# EXERCISE
In the console storage passage below, condense the paragraph beginning "Also, when data is stored on a rotating disk" into a short bulleted list that keeps its main facts.

# SUPPLIED TEXT
>>>>>
So in previous disc-based console generations, when a graphical asset was needed, the game would send a request to the underlying OS to retrieve the asset from the media then load it into RAM.. This was a slow process when compared to how fast RAM and GPUs operate.

Also, when data is stored on a rotating disk (hard drive or optical) the time it takes for the disk to spin-up, and locate the data is also a slow process. To combat the seeking, sometimes developers would craft data layouts with multiple copies of assets spread across the media so that seek times could be reduced. The multiple copies of assets also add bloat to the overall size of a game.

The current gen consoles address both the speed and bloat issues by being extremely fast (not as fast as modern RAM, but faster than hard disks, optical media, and even faster than previous types of SATA solid-state drives), and allowing the GPU to directly access assets from storage instead of passing requests through the OS. This extreme jump in storage access speed allows not only for better performance, but SSDs remove seek times from the equation which means the games no longer need multiple copies of assets which can make them smaller, if properly mastered..

Previous generation consoles could use SATA SSD’s which address access speeds, but since SSDs were not the default drive type, developers couldn’t really leverage any performance ‘tweak’ which relied on SSD speeds of the time.

Interesting to note, that the storage access method used in Xbox Series X was recently ported to Windows 10/11. It’s called DirectStorage and is supposedly being leveraged by some developers, but because there’s no guarantee of what type of drives people have in their computers, the mileage varies.
<<<<<
# DATASET EXTRACT
>>>>>
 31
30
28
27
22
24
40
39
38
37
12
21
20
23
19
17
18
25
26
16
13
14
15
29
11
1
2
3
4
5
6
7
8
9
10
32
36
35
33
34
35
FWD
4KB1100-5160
<<<<<
>>>>>
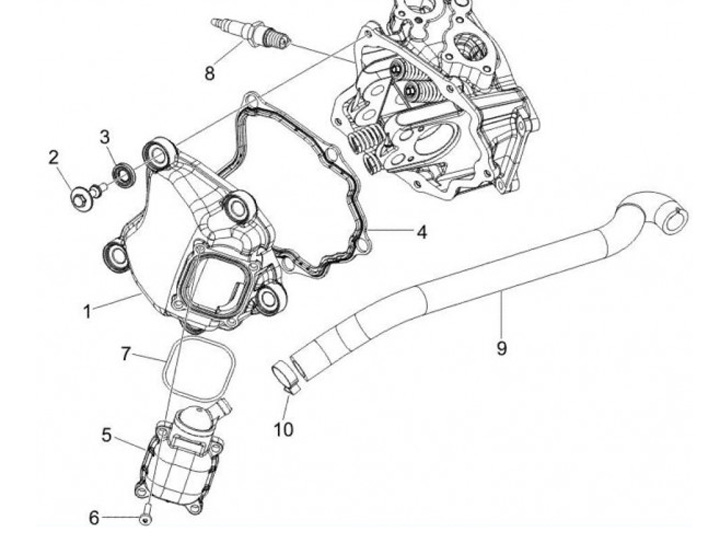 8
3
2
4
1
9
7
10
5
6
<<<<<
# SOLUTION
- Spinning up a rotating disk (hard drive or optical) and locating data on it is slow.
- To cut seek times, developers sometimes placed multiple copies of assets across the media.
- Those extra copies increase a game's overall size.